[Opening Text segment section]
I’ve spent a lot of time experimenting with different ways to extend AI agents—system prompts, MCP servers, tool definitions—and they all work, but they don’t scale cleanly. Agent Skills finally feel like the right abstraction.
Agent Skills are an open standard introduced by Anthropic in October 2025 that lets you package focused capabilities into reusable units. Instead of forcing an agent to reason over everything up front, the agent starts with just the skill name and description. Only if the skill is relevant does it go deeper. That single design choice changes performance, cost, and clarity.

Why Agent Skills Are More Efficient
System prompts grow fast. MCP servers expose large tool surfaces. Both increase token usage and slow decision-making. With Agent Skills, selection happens early and cheaply. The agent decides whether a skill applies before loading anything else.

Progressive Discloser
This is progressive disclosure in practice. The agent sees only what it needs, when it needs it. In real workflows, that means faster responses and more predictable behavior.
Enabling Agent Skills in VS Code
Agent Skills are disabled by default. In VS Code, I enable them through settings and confirm that the skills folders are recognized. The UI makes it clear which folders are active at the workspace level and which are profile-wide.

VS Code Agent Skills
That distinction matters. Workspace skills are project-specific. Profile skills follow me everywhere.
Required Folder Structure
The structure is strict and case-sensitive:
.github/skills/<skill-name>/SKILL.md
If the casing or naming is incorrect, the skill won’t load.
Writing a SKILL.md File
The SKILL.md file starts with a name and description. The description is the selection logic. This is what the agent uses to decide if the skill applies.
Below that is Markdown that defines what the skill does. If you reference scripts—Python, Bash, Node—you include relative paths. You can also include assets, templates, or reference files.

Agent Skills Folders
For my demo, I used a trivial example that responds with a chess suggestion when the user asks to play a game. Simple, but it proves the flow.
Profile-Level Skills
Some skills are universally useful. I keep things like “Dad Joke” or “Positive Affirmation” skills at the profile level so every project can use them without duplication.
This is where Agent Skills really start to feel like a personal toolbox.
Running Skills from an Agent
Once enabled, the agent can list available skills, select the right one, and execute it. You can see the agent reading the SKILL.md file and making decisions in real time.
That level of transparency is critical when debugging agent behavior.
Final Thoughts
Agent Skills are one of the most practical advancements in agent design I’ve seen recently. They reduce noise, cut costs, and make agent behavior easier to reason about.
If you’re building agents seriously, this is worth adopting now.
SKILL.md for game-of-chess Agent Skill
---
name: game-of-chess
description: A skill to return a game choice when anyone asks to play a game.
---
---
# Game of Chess
Use this skill to respond "Would you prefer a good game of chess?" when the users asks to play any type of game other than chess.
[Closing Text segment section]
[Opening Extracted records section]
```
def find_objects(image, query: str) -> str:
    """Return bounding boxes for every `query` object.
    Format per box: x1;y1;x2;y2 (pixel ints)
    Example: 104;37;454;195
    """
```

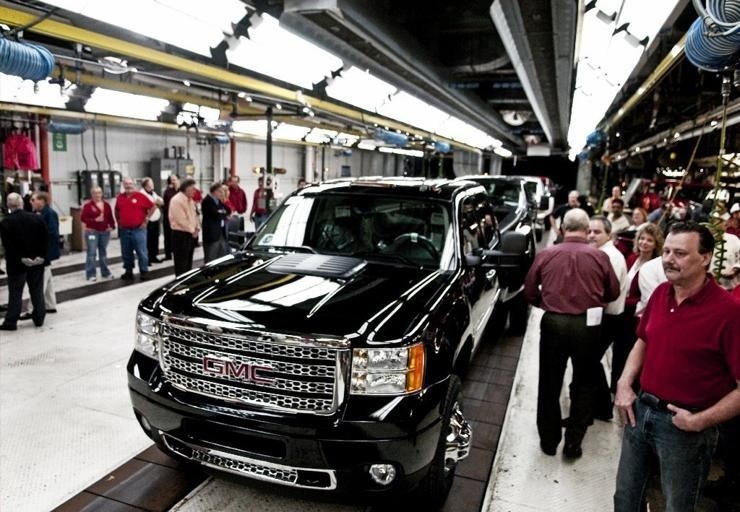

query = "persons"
1;182;60;330
80;186;115;282
114;174;274;281
298;179;306;188
524;182;739;512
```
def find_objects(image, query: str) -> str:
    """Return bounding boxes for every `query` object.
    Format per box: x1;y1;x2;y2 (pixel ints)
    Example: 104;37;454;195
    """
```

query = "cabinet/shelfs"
71;206;89;253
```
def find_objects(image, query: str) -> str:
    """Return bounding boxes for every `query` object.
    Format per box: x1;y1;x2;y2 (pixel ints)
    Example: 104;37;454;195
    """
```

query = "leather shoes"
0;321;17;331
17;310;34;321
562;443;584;461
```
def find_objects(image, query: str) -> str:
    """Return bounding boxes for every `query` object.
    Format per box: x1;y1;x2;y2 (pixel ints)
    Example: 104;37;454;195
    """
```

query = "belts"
638;390;683;415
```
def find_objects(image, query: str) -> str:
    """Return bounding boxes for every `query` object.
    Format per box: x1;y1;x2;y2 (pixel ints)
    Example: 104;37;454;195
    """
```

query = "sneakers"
101;274;115;280
88;276;97;282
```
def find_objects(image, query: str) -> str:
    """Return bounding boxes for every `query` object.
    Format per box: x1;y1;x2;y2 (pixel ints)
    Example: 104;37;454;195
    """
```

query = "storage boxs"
58;215;74;236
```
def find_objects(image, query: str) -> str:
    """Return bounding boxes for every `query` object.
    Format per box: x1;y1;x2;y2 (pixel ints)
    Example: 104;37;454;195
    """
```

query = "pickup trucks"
451;175;550;252
504;172;565;244
127;175;534;495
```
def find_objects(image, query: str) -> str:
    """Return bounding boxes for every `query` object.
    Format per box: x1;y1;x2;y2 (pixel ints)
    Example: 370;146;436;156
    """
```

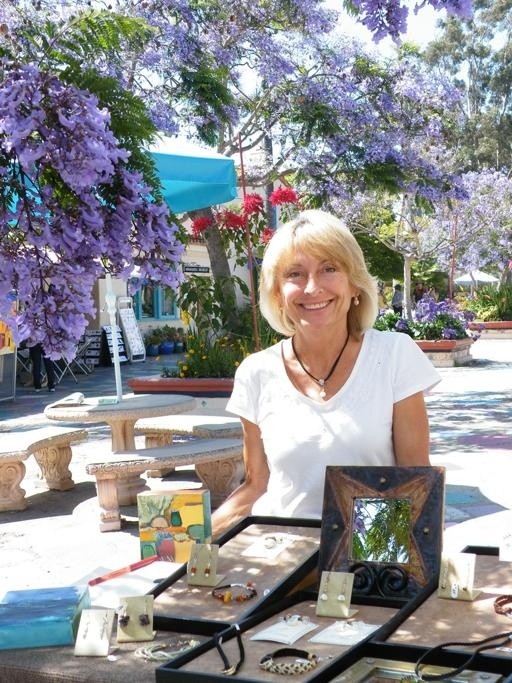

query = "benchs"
134;415;245;478
85;437;245;532
0;425;88;513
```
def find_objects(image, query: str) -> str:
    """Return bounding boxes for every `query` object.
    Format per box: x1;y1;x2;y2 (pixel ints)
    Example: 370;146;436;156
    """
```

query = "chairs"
16;337;93;385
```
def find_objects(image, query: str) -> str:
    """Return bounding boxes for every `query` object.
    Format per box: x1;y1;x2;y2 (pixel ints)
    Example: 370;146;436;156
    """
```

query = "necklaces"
291;330;350;397
401;632;512;683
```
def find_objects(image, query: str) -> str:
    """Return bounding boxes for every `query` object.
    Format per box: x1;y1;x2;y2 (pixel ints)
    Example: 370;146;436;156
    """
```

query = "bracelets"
260;647;319;675
134;639;200;662
214;622;244;675
211;583;258;603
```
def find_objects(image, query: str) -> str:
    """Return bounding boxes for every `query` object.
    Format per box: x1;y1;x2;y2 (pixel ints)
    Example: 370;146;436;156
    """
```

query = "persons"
30;343;55;393
210;210;443;540
412;283;428;303
391;284;403;316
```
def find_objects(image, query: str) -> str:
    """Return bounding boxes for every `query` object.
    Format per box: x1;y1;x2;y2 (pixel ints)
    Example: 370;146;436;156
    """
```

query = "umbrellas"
453;269;500;295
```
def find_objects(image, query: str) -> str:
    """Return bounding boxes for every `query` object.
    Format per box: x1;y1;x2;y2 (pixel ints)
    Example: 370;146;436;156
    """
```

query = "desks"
0;552;512;683
44;393;197;506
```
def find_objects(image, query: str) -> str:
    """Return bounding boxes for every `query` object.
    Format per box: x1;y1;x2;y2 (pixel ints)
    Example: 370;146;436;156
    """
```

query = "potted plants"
141;323;185;356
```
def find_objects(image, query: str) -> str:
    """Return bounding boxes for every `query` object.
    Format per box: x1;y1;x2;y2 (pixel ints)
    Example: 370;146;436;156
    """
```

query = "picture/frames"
316;466;445;599
327;656;504;683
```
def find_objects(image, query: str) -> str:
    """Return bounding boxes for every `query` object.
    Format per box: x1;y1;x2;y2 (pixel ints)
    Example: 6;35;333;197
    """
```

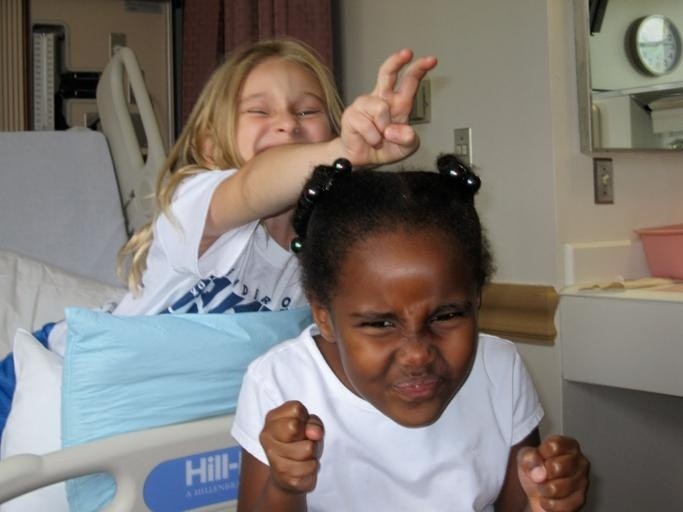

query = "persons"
109;35;440;315
229;154;590;510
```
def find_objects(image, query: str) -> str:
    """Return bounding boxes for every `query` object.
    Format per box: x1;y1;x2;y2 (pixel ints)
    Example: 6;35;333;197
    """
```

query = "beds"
0;47;243;512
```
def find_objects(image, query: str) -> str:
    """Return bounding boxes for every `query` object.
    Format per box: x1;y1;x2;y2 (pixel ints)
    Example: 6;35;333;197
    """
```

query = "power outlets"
594;158;614;204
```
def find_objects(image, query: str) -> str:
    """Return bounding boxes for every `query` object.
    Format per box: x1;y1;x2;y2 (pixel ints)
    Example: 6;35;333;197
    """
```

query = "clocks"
624;14;683;76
[Closing Extracted records section]
:: What to work on ::
1. Write out the stretch of the Agent Skills article from "Required Folder Structure" through "them without duplication.".
2. According to the Agent Skills article, who introduced Agent Skills as an open standard, and when?
Rely on the Agent Skills article alone, not on the entries.

:: Solutions by task ::
1.
Required Folder Structure
The structure is strict and case-sensitive:
.github/skills/<skill-name>/SKILL.md
If the casing or naming is incorrect, the skill won’t load.
Writing a SKILL.md File
The SKILL.md file starts with a name and description. The description is the selection logic. This is what the agent uses to decide if the skill applies.
Below that is Markdown that defines what the skill does. If you reference scripts—Python, Bash, Node—you include relative paths. You can also include assets, templates, or reference files.

Agent Skills Folders
For my demo, I used a trivial example that responds with a chess suggestion when the user asks to play a game. Simple, but it proves the flow.
Profile-Level Skills
Some skills are universally useful. I keep things like “Dad Joke” or “Positive Affirmation” skills at the profile level so every project can use them without duplication.

2. Anthropic introduced them in October 2025.